■ Exercise task:
Repeat each line word for word.

BEGIN Data to process

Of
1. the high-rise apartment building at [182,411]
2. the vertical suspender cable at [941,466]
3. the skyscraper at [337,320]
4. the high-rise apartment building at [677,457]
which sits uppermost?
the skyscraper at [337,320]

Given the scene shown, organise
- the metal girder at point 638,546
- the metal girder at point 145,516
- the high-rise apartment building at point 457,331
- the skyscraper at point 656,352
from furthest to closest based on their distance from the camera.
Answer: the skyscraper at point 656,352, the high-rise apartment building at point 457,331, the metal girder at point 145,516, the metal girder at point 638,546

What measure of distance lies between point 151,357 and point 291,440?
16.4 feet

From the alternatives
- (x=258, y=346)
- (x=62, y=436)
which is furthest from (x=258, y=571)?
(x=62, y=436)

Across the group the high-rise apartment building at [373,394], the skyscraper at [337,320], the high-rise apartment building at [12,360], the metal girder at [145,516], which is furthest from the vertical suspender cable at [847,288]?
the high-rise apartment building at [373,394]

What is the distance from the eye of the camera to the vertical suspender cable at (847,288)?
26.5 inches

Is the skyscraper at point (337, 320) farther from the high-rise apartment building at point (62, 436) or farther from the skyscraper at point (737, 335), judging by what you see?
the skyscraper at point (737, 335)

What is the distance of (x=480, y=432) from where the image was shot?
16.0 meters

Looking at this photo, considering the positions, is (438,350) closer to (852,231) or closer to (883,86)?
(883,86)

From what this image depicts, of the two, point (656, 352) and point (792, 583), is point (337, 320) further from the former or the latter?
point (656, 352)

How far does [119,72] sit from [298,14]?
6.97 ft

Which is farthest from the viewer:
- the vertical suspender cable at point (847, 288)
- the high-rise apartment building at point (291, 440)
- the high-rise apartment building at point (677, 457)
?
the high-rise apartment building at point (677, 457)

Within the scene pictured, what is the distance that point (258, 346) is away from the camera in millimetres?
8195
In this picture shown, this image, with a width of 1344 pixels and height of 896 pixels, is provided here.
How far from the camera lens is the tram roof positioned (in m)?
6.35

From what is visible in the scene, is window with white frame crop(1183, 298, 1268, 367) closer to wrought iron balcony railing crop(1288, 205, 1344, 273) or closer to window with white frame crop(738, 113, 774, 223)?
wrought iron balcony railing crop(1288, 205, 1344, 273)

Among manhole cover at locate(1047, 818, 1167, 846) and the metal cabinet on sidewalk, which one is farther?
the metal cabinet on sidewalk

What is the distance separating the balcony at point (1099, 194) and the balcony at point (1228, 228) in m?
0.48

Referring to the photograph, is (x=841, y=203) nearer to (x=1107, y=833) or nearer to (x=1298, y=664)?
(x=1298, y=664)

END Data to process

■ Complete answer:
Of
1. the high-rise apartment building at [182,411]
2. the vertical suspender cable at [941,466]
3. the skyscraper at [337,320]
4. the high-rise apartment building at [677,457]
which sits uppermost?
the skyscraper at [337,320]

Given the scene shown, organise
- the metal girder at point 638,546
- the metal girder at point 145,516
- the high-rise apartment building at point 457,331
- the skyscraper at point 656,352
from furthest to closest based on their distance from the camera.
Answer: the skyscraper at point 656,352, the high-rise apartment building at point 457,331, the metal girder at point 145,516, the metal girder at point 638,546

What measure of distance lies between point 151,357 and point 291,440?
16.4 feet

From the alternatives
- (x=258, y=346)
- (x=62, y=436)
which is furthest from (x=258, y=571)?
(x=62, y=436)

Across the group the high-rise apartment building at [373,394], the skyscraper at [337,320], the high-rise apartment building at [12,360], the metal girder at [145,516], which is furthest from the vertical suspender cable at [847,288]?
the high-rise apartment building at [373,394]

What is the distance from the eye of the camera to the vertical suspender cable at (847,288)?
26.5 inches

Is the skyscraper at point (337, 320) farther from the high-rise apartment building at point (62, 436) or farther from the skyscraper at point (737, 335), judging by what you see?
the skyscraper at point (737, 335)

What is the distance of (x=480, y=432) from where the image was shot?
16.0 meters

Looking at this photo, considering the positions, is (438,350) closer to (852,231) or closer to (883,86)?
(883,86)

From what this image depicts, of the two, point (656, 352) and point (792, 583), is point (337, 320) further from the former or the latter?
point (656, 352)

How far does [119,72] sit from [298,14]?
6.97 ft

Which is farthest from the viewer:
- the vertical suspender cable at point (847, 288)
- the high-rise apartment building at point (291, 440)
- the high-rise apartment building at point (677, 457)
?
the high-rise apartment building at point (677, 457)

Within the scene pictured, what is the distance that point (258, 346) is away from the camera in millimetres?
8195
In this picture shown, this image, with a width of 1344 pixels and height of 896 pixels, is provided here.
How far from the camera lens is the tram roof positioned (in m)?
6.35

From what is visible in the scene, is window with white frame crop(1183, 298, 1268, 367) closer to wrought iron balcony railing crop(1288, 205, 1344, 273) or closer to window with white frame crop(738, 113, 774, 223)?
wrought iron balcony railing crop(1288, 205, 1344, 273)

Among manhole cover at locate(1047, 818, 1167, 846) and the metal cabinet on sidewalk, which one is farther?
the metal cabinet on sidewalk

What is the distance separating the balcony at point (1099, 194) and the balcony at point (1228, 228) in m?
0.48

Referring to the photograph, is (x=841, y=203) nearer to (x=1107, y=833) or nearer to (x=1298, y=664)?
(x=1298, y=664)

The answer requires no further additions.